Study of baicalin on sympathoexcitation induced by myocardial ischemia via P2X3 receptor in superior cervical ganglia

- Myocardial ischemia induced up-expression of P2X3 in SCG.
- Activation of P2X3 in SCG aggravated sympathetic excitatory activity.
- Baicalin decreased blood pressure, heart rate and P2X3 expression.
- Baicalin reduced ischemic damage through blocking P2X3 signaling.

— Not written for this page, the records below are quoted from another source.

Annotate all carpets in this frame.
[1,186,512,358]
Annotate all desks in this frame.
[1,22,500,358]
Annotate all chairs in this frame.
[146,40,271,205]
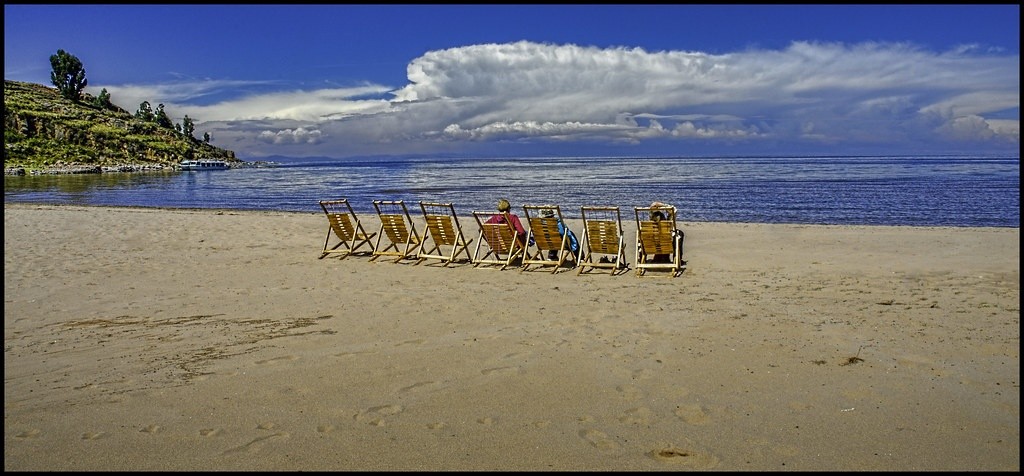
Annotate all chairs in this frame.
[367,199,429,265]
[575,205,626,275]
[411,201,473,267]
[317,199,377,260]
[633,205,682,279]
[521,204,577,274]
[471,210,531,271]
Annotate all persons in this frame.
[478,201,534,261]
[648,201,685,265]
[537,206,586,263]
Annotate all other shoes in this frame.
[612,256,623,266]
[547,255,558,261]
[600,256,610,263]
[576,257,584,263]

After the myocardial ischemia, injured myocardial tissues released large quantity of ATP, which activated P2X3 receptor in superior cervical ganglia and made the SCG postganglionic neurons excited. Excitatory of sympathetic postganglionic efferent neurons increased the blood pressure and heart rates, which aggravated the myocardial ischemic injury. Baicalin has anti-inflammatory and anti-oxidant properties. Our study showed that baicalin reduced the incremental concentration of serum CK-MB, cTn-T, epinephrine and ATP, decreased the up-regulated expression levels of P2X3 mRNA and protein in SCG after MI, and then inhibited the sympathetic excitatory activity triggered by MI injury. These results indicated that baicalin acted on P2X3 receptor was involved in the transmission of sympathetic excitation after the myocardial ischemic injury. Baicalin might decrease sympathetic activity via inhibiting P2X3 receptor in rat SCG to protect the myocardium.